The CCPA protects the privacy of any consumer that resides in California and requires that companies that transact business with those consumers follow certain requirements, regardless of where the company itself is located. Technically, the CCPA applies only to companies so-called covered entities — that fall into one of three categories:
- Gross revenue of $25 million or more
- Collects the personal information of 50,000 or more consumers, households or devices
- Derives 50% or more of its revenue from the sale of personal information.
The initial impression from many small businesses that look at these criteria is probably “well, this doesn’t apply to me” but the reality is that the CCPA sets a standard of privacy protection that could result in a lot of fines and litigation, even if you think you are exempt.
One of the major requirements of the CCPA is that companies who transact business with California consumers must maintain “reasonable security procedures” yet it does not define what that looks like. However, the attorney general of the state has previously defined the National Institute of Science & Technology (NIST) framework (https://www.nist.gov/cyberframework) and the Center for Internet Security (CIS) 20 controls (https://www.cisecurity.org/controls/cis-controls-list/) as the minimum standard for reasonable security.
What should you do if you are or suspect you might be a covered entity? First and foremost, get familiar with the law and how it applies to you. The California attorney general’s website has a page dedicated to the CCPA (https://www.oag.ca.gov/privacy/ccpa) so you can start there. There are also numerous sources available online if you do a search for CCPA.

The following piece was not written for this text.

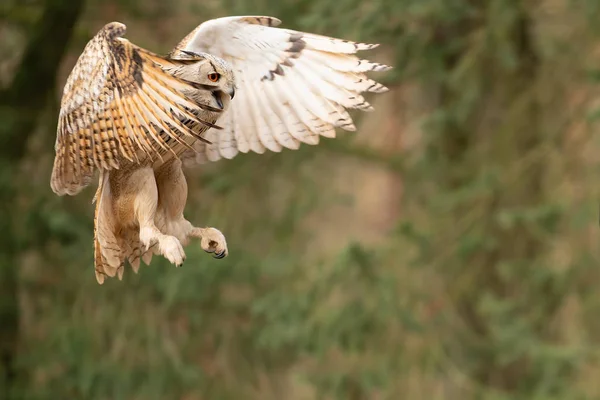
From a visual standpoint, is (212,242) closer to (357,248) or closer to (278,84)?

If the CCPA does apply to your business, you will have to make changes to your website to provide for additional disclosures and give visitors to the site the option to provide information or not. You will also have to document what information you have collected already and will be collecting and make that information available to consumers on demand. Finally, you will have to start taking cybersecurity very seriously if for no other reason than to demonstrate that you are taking reasonable security procedures to protect consumer data.